- Born: 1940 (age 85–86)
- Education: University of Texas at Austin (BFA), Illinois Institute of Technology (MFA)
- Occupations: Artist, teacher
- Notable work: Uphold Your Men; Black Children Keep Your Spirits Free

= Carolyn Lawrence (artist) =

American visual artist and teacher (born 1940)

Carolyn Mims Lawrence (born 1940) is an American visual artist and teacher, known for her role in the Chicago Black Arts Movement. She earned a BFA from the University of Texas at Austin and a master's degree in 1968 from the Illinois Institute of Technology with a thesis entitled "Teaching Afro-American Culture through the Visual Arts". In 1967, Lawrence joined OBAC (Organization of Black American Culture) to create the Wall of Respect, a mural composed of portraits of African-American heroes located on the South Side of Chicago. Lawrence collaborated with muralist William Walker to paint the section of the wall honoring Black Muslims.

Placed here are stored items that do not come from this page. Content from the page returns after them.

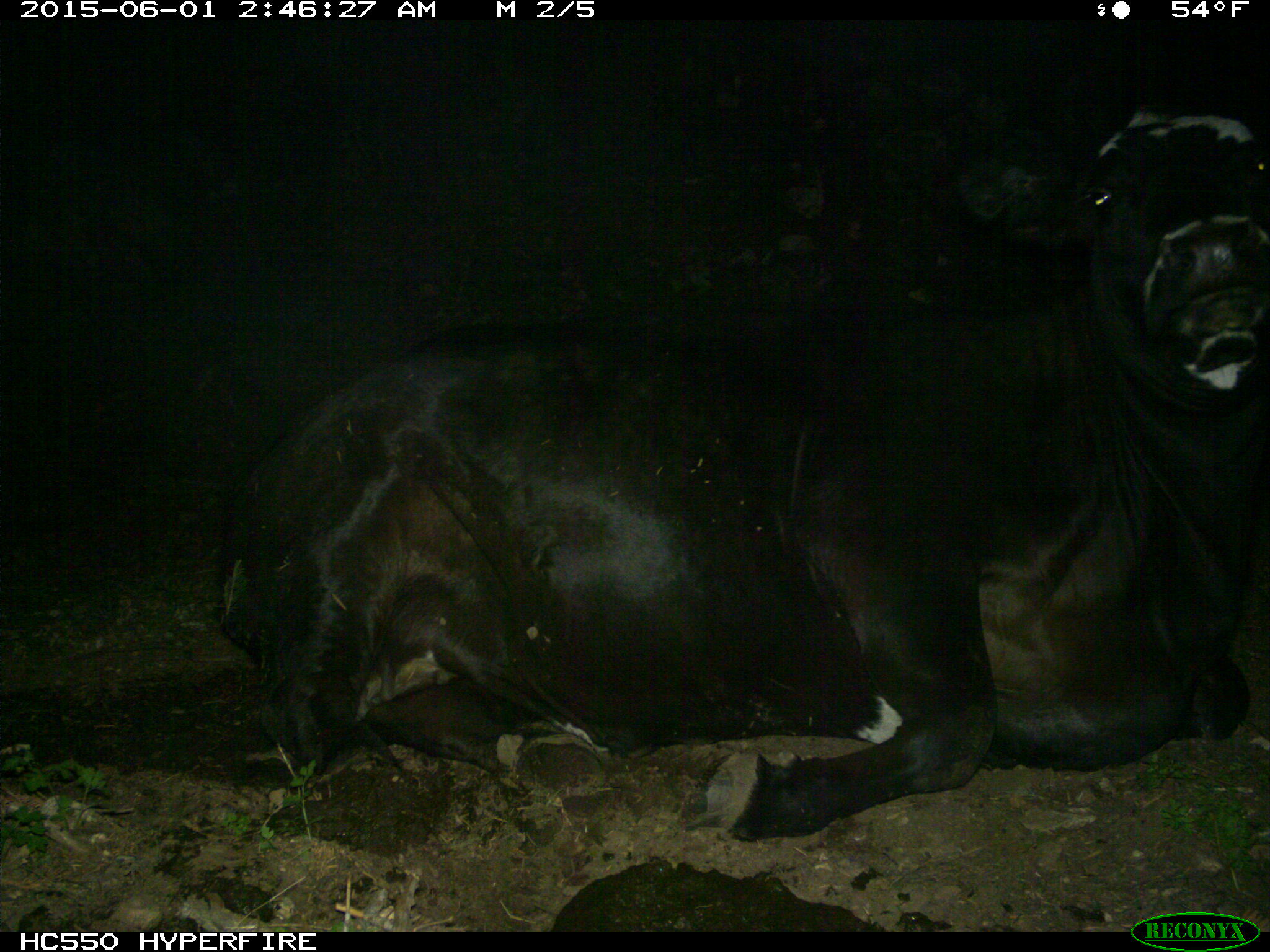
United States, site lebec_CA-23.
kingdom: Animalia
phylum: Chordata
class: Mammalia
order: Artiodactyla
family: Bovidae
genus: Bos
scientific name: Bos taurus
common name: domestic cow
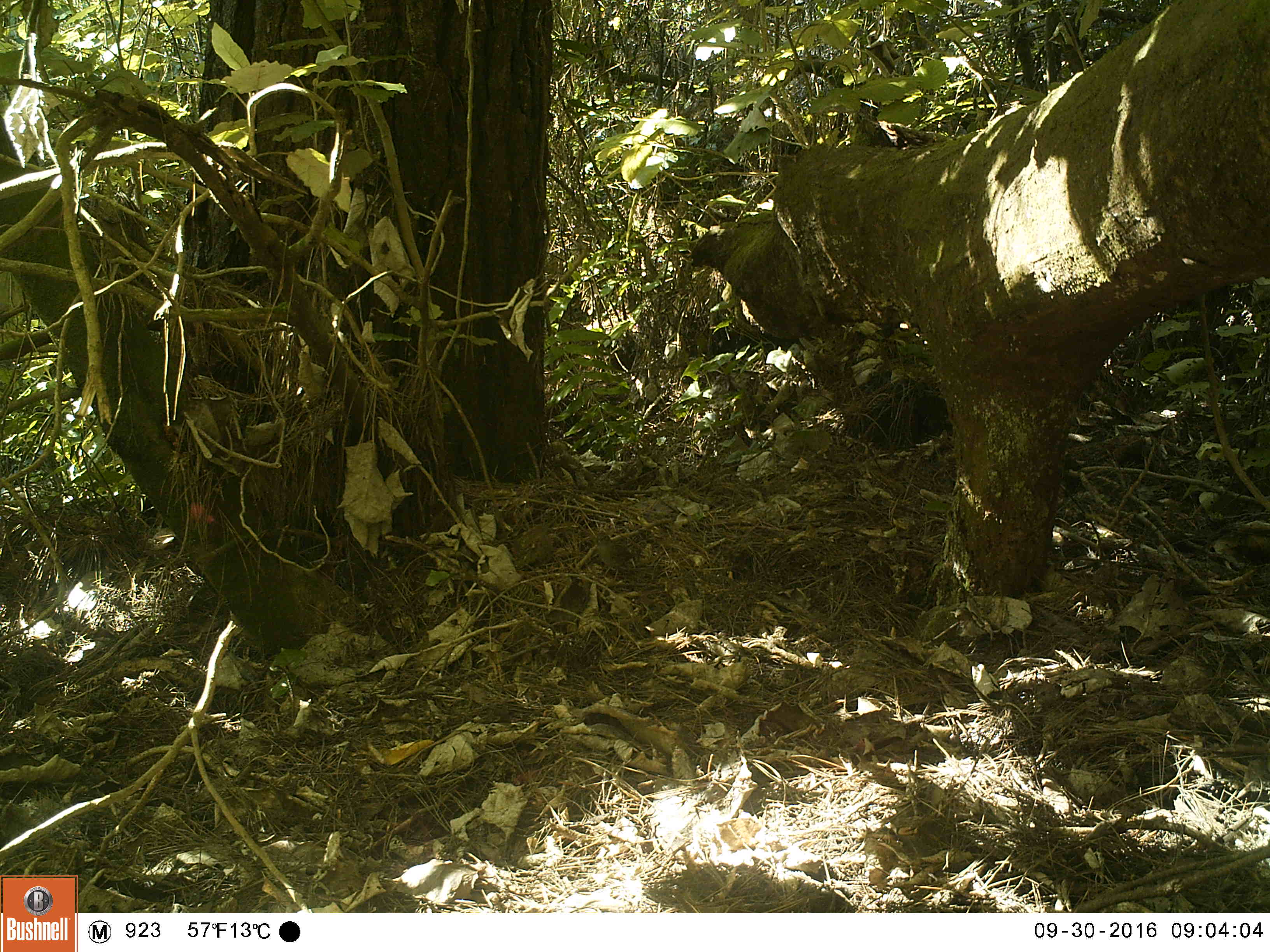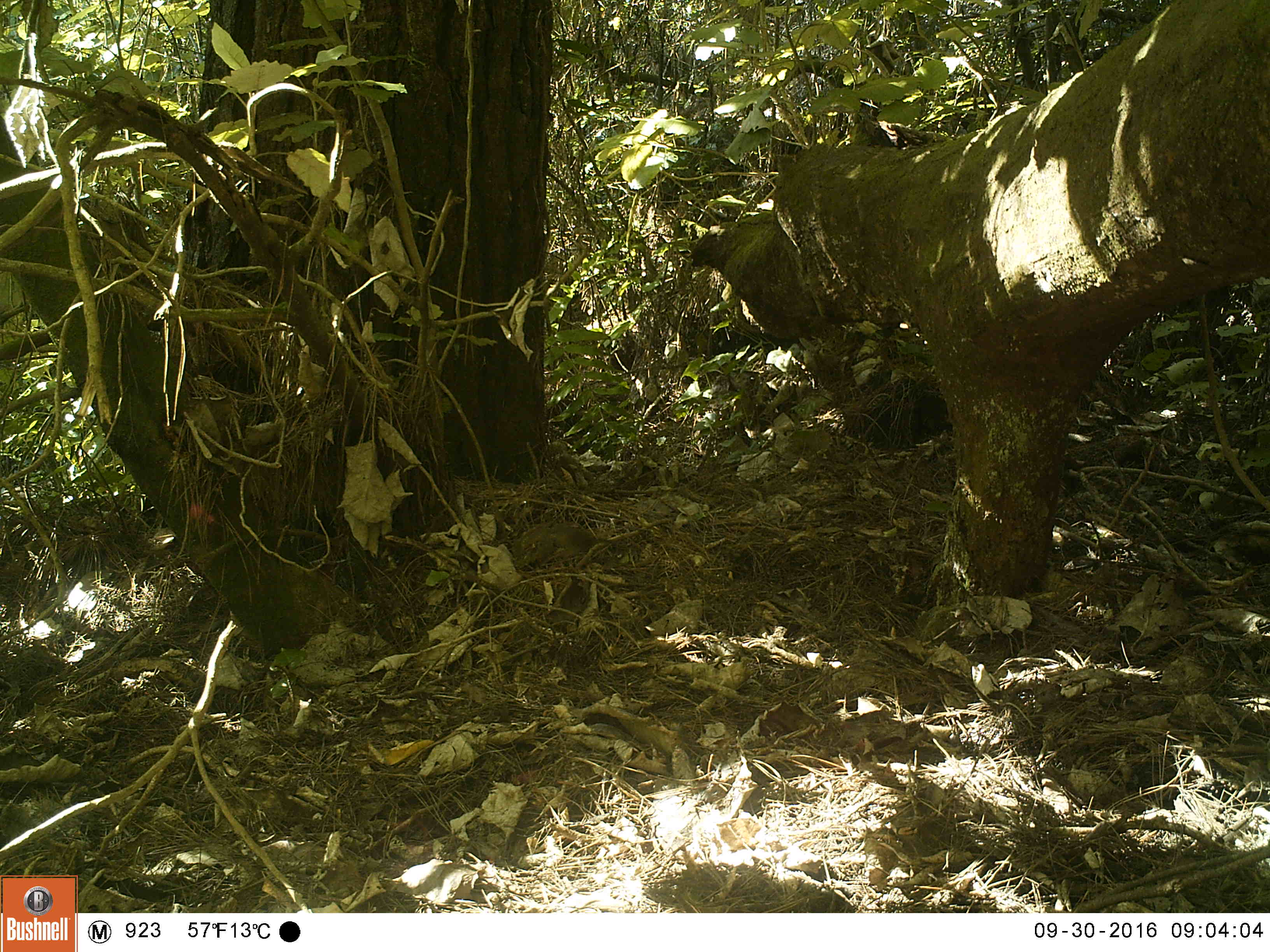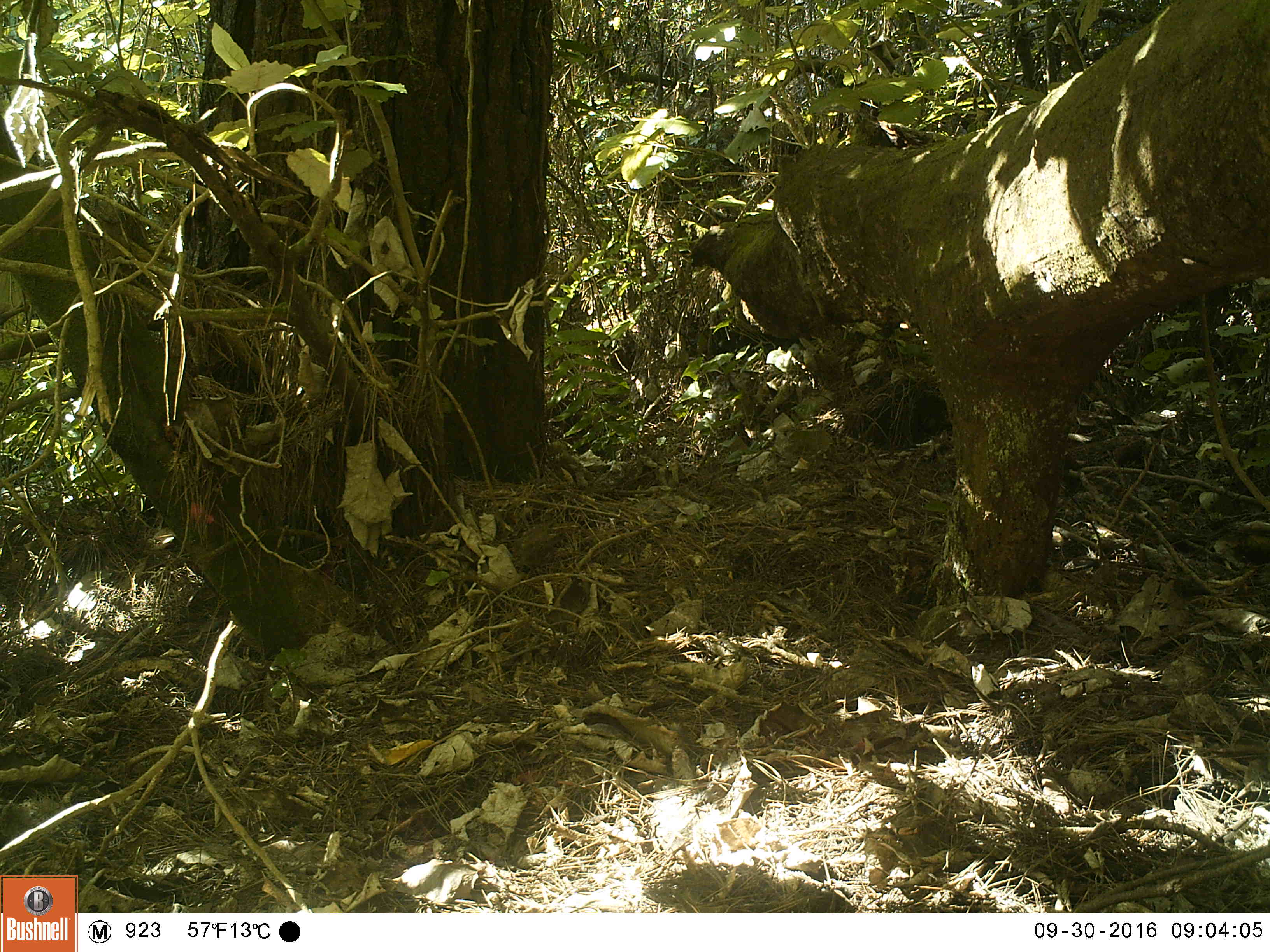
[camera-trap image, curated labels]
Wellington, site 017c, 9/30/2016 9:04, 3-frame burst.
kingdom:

After her work on the Wall of Respect, Lawrence joined the art collective AfriCOBRA shortly after it was founded in Chicago in 1968. AfriCOBRA brought together artists in a variety of media to create a functional art that expressed a vision of the past, present, and future of the Black community and promoted education and political action. As a member of the collective, Lawrence sought to define a Black aesthetic and to uplift and celebrate African-American culture and community by creating positive, empowering images of Black life. She exhibited her work with AfriCOBRA in the Ten in Search of a Nation exhibition in the Studio Museum in Harlem in 1970. More recently, her paintings Uphold Your Men (1971) and Black Children Keep Your Spirits Free (1972) were included in the exhibition Soul of a Nation: Art in the Age of Black Power. The exhibit was described as "a superlative work of curatorial scholarship. Thoughtful, thought-provoking, and lovingly curated, it creates space for some often under-represented artists and movements within both their artistic and political contexts, and highlights the ways in which these frames intersect."

In addition to her career as an artist, Lawrence has taught art in several Chicago high schools. She also published articles on art pedagogy for Black students.

Her work can be found in the National Museum of African American History and Culture, the Brooklyn Museum, the South Side Community Art Center in Chicago, and the Smart Museum of Art at the University of Chicago.